RECORDS TO PROCESS START
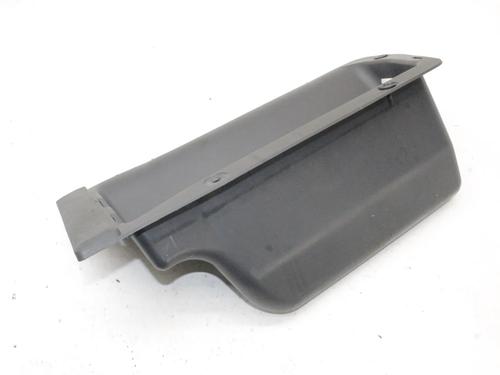 Hanskerom FORD RANGER (TKE) 3.2 TDCi 4x4 | BP39852185C95 - Image 2
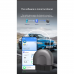 Сканер автомобиля OBD2 B25 (OBD2B25)
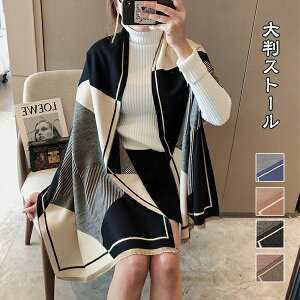 唻Xg[ }t[ fB[X jbg zF   H~ HD Mtg v[g 唻 XJ[t { J[fBK V[ p[eB[ 񎟉  I \ h 傫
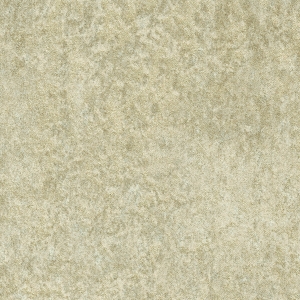 现代壁纸-ID:739628084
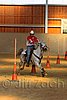 QH062_2710n.jpg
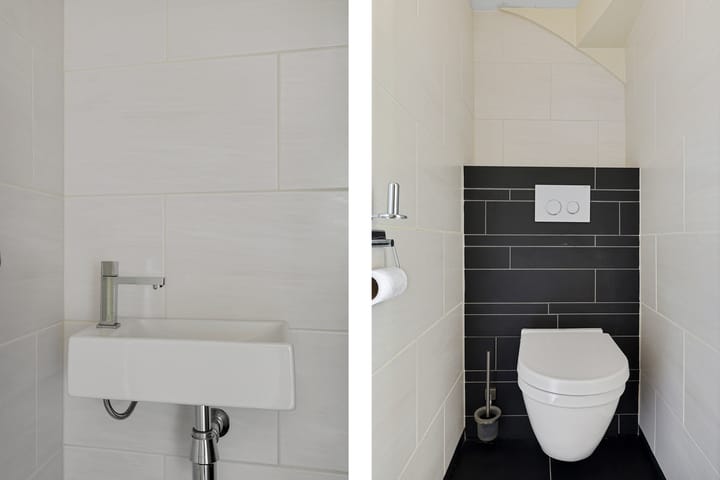 Photo 10 of van Lenneplaan 68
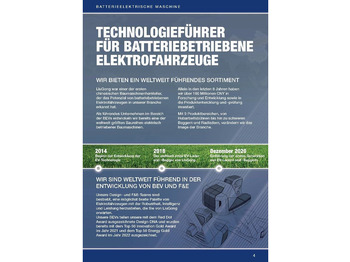 New Mini excavator LIUGONG 9027 FE vollelektrisch, 2.680 kg: picture 4 New Mini excavator LIUGONG 9027 FE vollelektrisch, 2.680 kg: picture 4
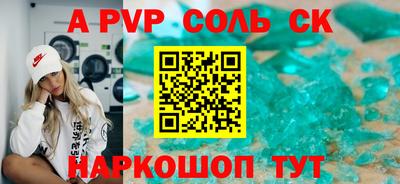 mdma Свободный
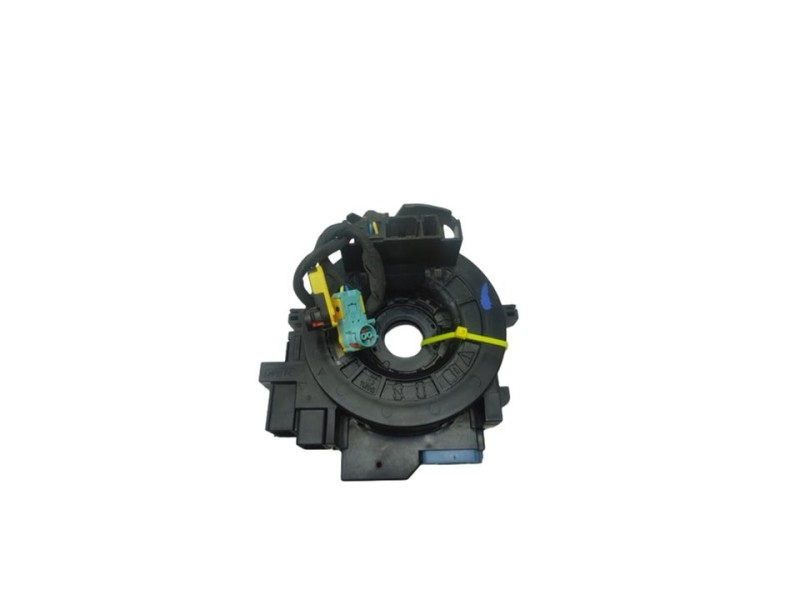 Recambio de anillo airbag para toyota c-hr hybrid active referencia OEM IAM 84307F4040  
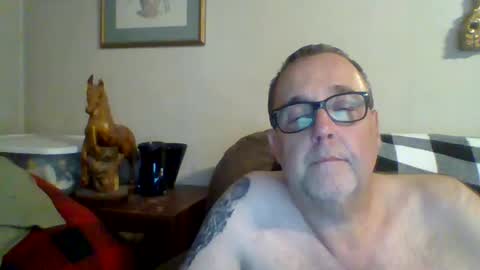 Snapshot of tnvols1968 chatting on September 15, 12:35 am Vols online show from September 15, 12:35 am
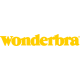 Reggiseni Wonderbra Reggiseni Wonderbra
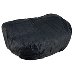 SPRINGFIELD ECONOMY CASTING SEAT COVER, EXTRA SMALL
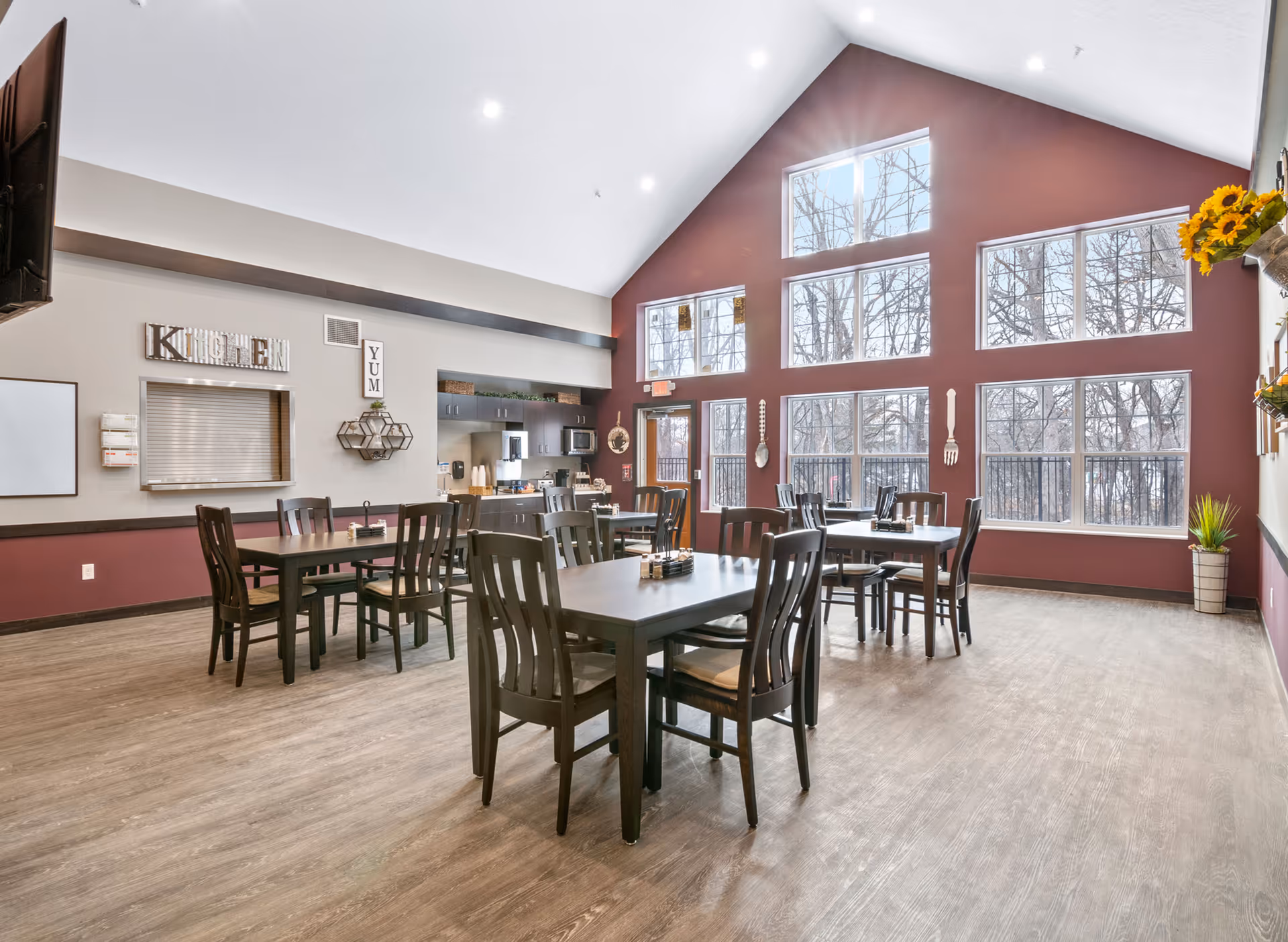Photo 10 of Suite Living of Eden Prairie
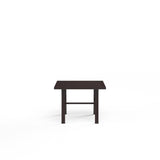 La Jolla End Table SW401-ET Sunset West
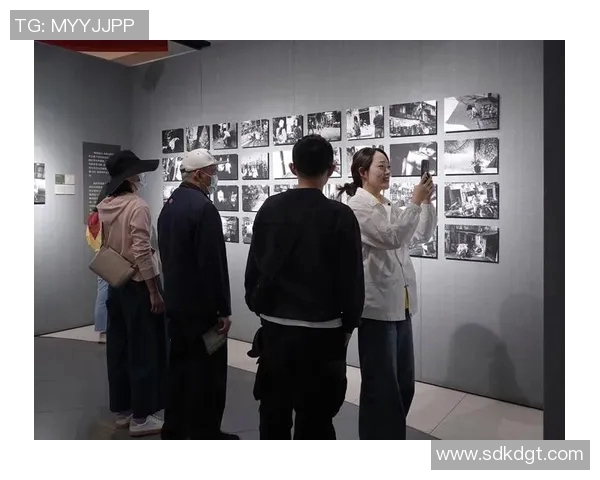 徐昕的艺术之路探索与创新在当代艺术界的影响与启示 徐昕的艺术之路探索与创新在当代艺术界的影响与启示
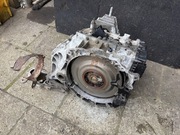 Automatyczna skrzynia biegów POWERSHIFT 7M5R 7000 AG Ford Galaxy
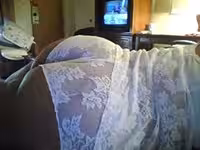 Ms. P - Escort/Massage in Washington, D.C., DC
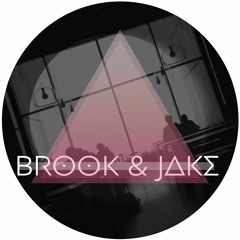 Brook & Jake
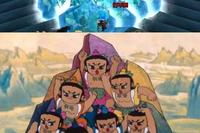 World of Warcraft Classic ICC Ice Dragon Black Technology Strategy: Escape Talent Positioning Makes Heroic Difficulty Easy!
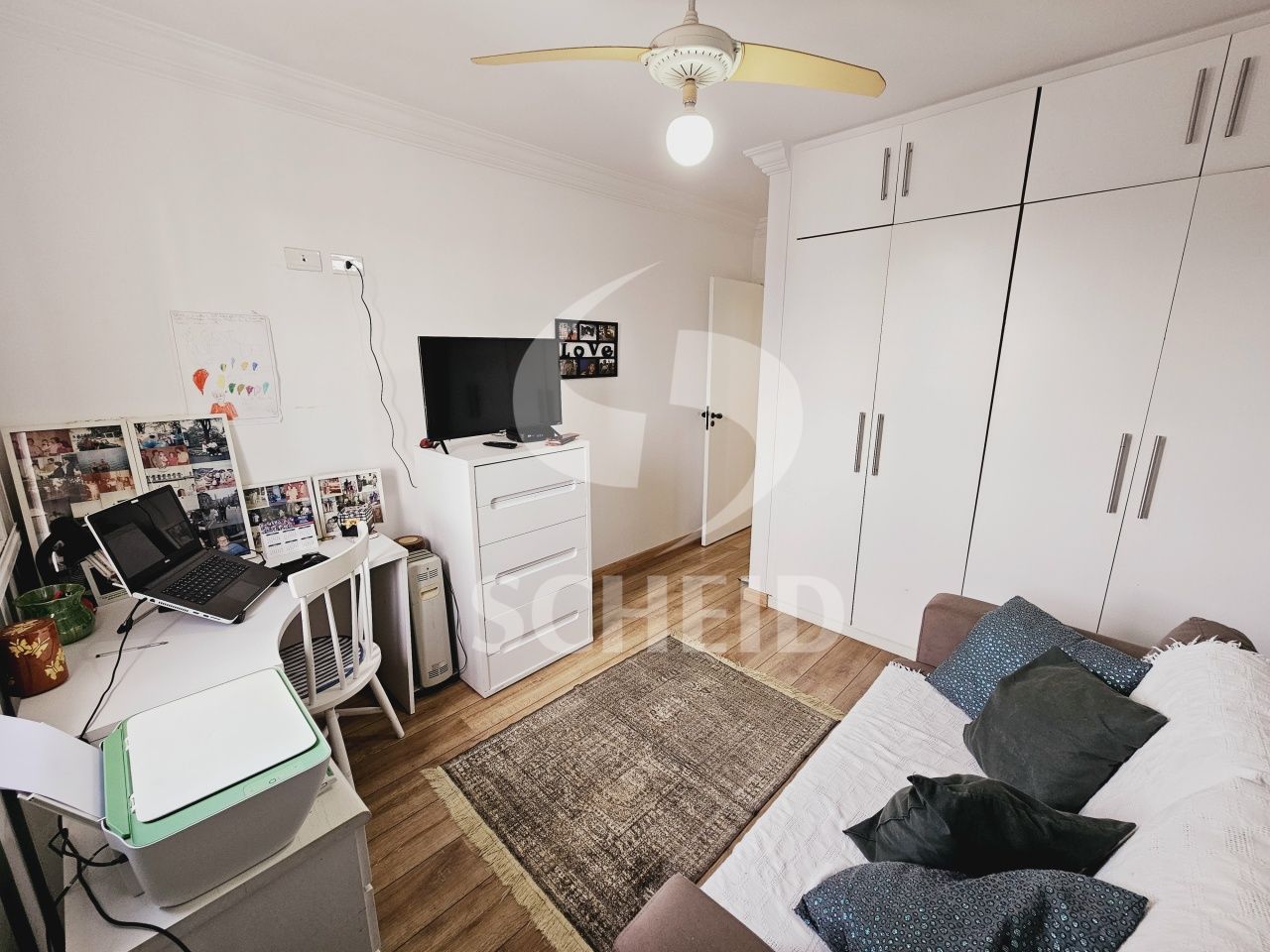 Foto 10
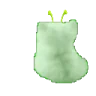 glorpWait emote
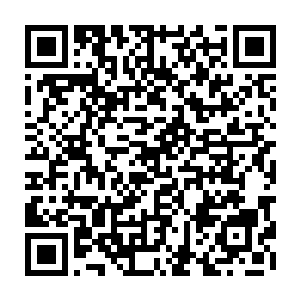 但真正掌握实际权力的诸如区县长和局长主任这一类的正处级岗位却很少二维码生成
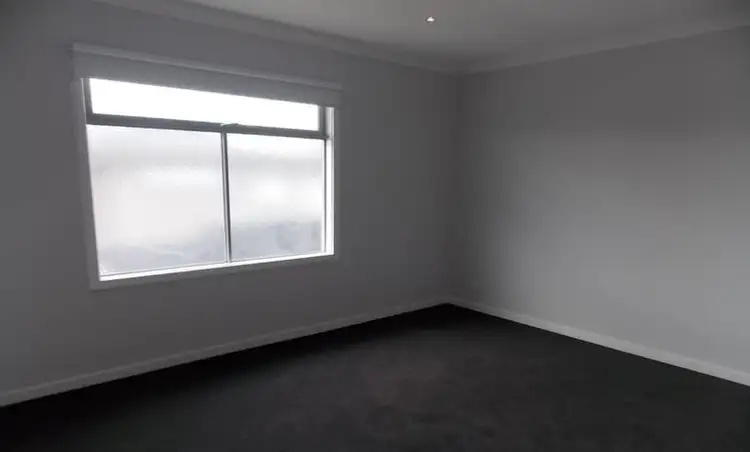 Fifth view of Homely unit listing, 1/16 Lerina Street, Oakleigh East VIC 3166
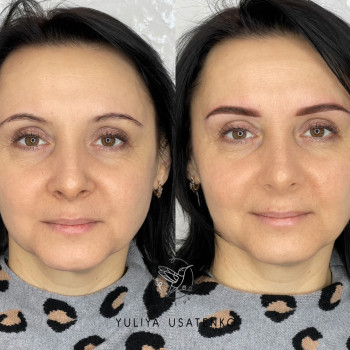 Юлія Усатенко, Запоріжжя Фото - 35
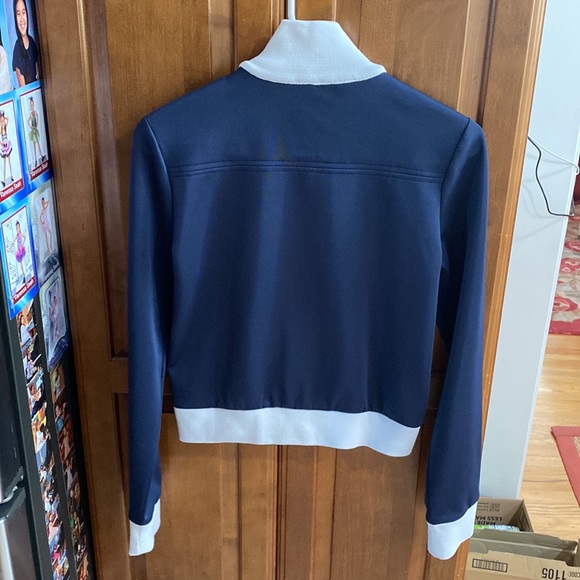 ZARA Jacket size S - Picture 3 of 4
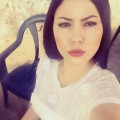 رقم موبايل بونتة حلوة اسمها نيات تسكن في تونس مدينة فرنانة ترغب في الحب و التعارف و العلاقات الجادة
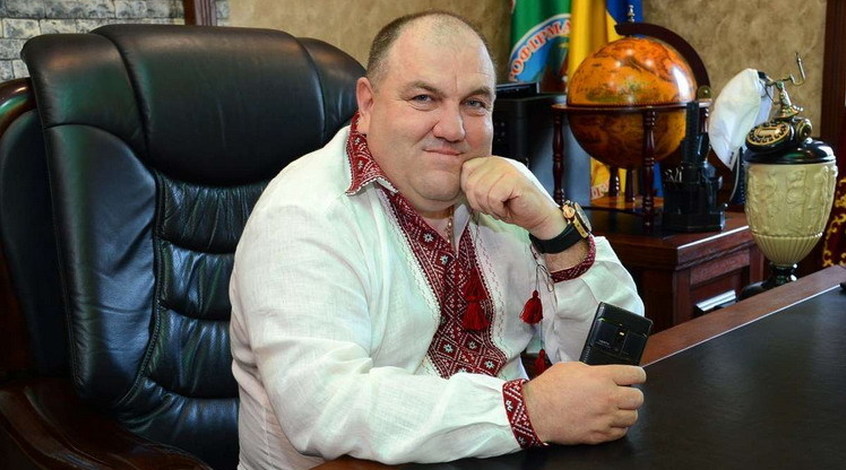 Картинки по запросу "олександр поворознюк"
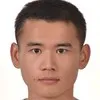 Arthur Hsu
RECORDS TO PROCESS END
_YOUR GOAL_
Output the lines above as a JSON list of strings, one string per line, with blank lines omitted and the pictures left out.

_ANSWER TO THIS TASK_
[
  " Hanskerom FORD RANGER (TKE) 3.2 TDCi 4x4 | BP39852185C95 - Image 2",
  " Сканер автомобиля OBD2 B25 (OBD2B25)",
  " 唻Xg[ }t[ fB[X jbg zF   H~ HD Mtg v[g 唻 XJ[t { J[fBK V[ p[eB[ 񎟉  I \\ h 傫",
  " 现代壁纸-ID:739628084",
  " QH062_2710n.jpg",
  " Photo 10 of van Lenneplaan 68",
  " New Mini excavator LIUGONG 9027 FE vollelektrisch, 2.680 kg: picture 4 New Mini excavator LIUGONG 9027 FE vollelektrisch, 2.680 kg: picture 4",
  " mdma Свободный",
  " Recambio de anillo airbag para toyota c-hr hybrid active referencia OEM IAM 84307F4040  ",
  " Snapshot of tnvols1968 chatting on September 15, 12:35 am Vols online show from September 15, 12:35 am",
  " Reggiseni Wonderbra Reggiseni Wonderbra",
  " SPRINGFIELD ECONOMY CASTING SEAT COVER, EXTRA SMALL",
  "Photo 10 of Suite Living of Eden Prairie",
  " La Jolla End Table SW401-ET Sunset West",
  " 徐昕的艺术之路探索与创新在当代艺术界的影响与启示 徐昕的艺术之路探索与创新在当代艺术界的影响与启示",
  " Automatyczna skrzynia biegów POWERSHIFT 7M5R 7000 AG Ford Galaxy",
  " Ms. P - Escort/Massage in Washington, D.C., DC",
  " Brook & Jake",
  " World of Warcraft Classic ICC Ice Dragon Black Technology Strategy: Escape Talent Positioning Makes Heroic Difficulty Easy!",
  " Foto 10",
  " glorpWait emote",
  " 但真正掌握实际权力的诸如区县长和局长主任这一类的正处级岗位却很少二维码生成",
  " Fifth view of Homely unit listing, 1/16 Lerina Street, Oakleigh East VIC 3166",
  " Юлія Усатенко, Запоріжжя Фото - 35",
  " ZARA Jacket size S - Picture 3 of 4",
  " رقم موبايل بونتة حلوة اسمها نيات تسكن في تونس مدينة فرنانة ترغب في الحب و التعارف و العلاقات الجادة",
  " Картинки по запросу \"олександр поворознюк\"",
  " Arthur Hsu"
]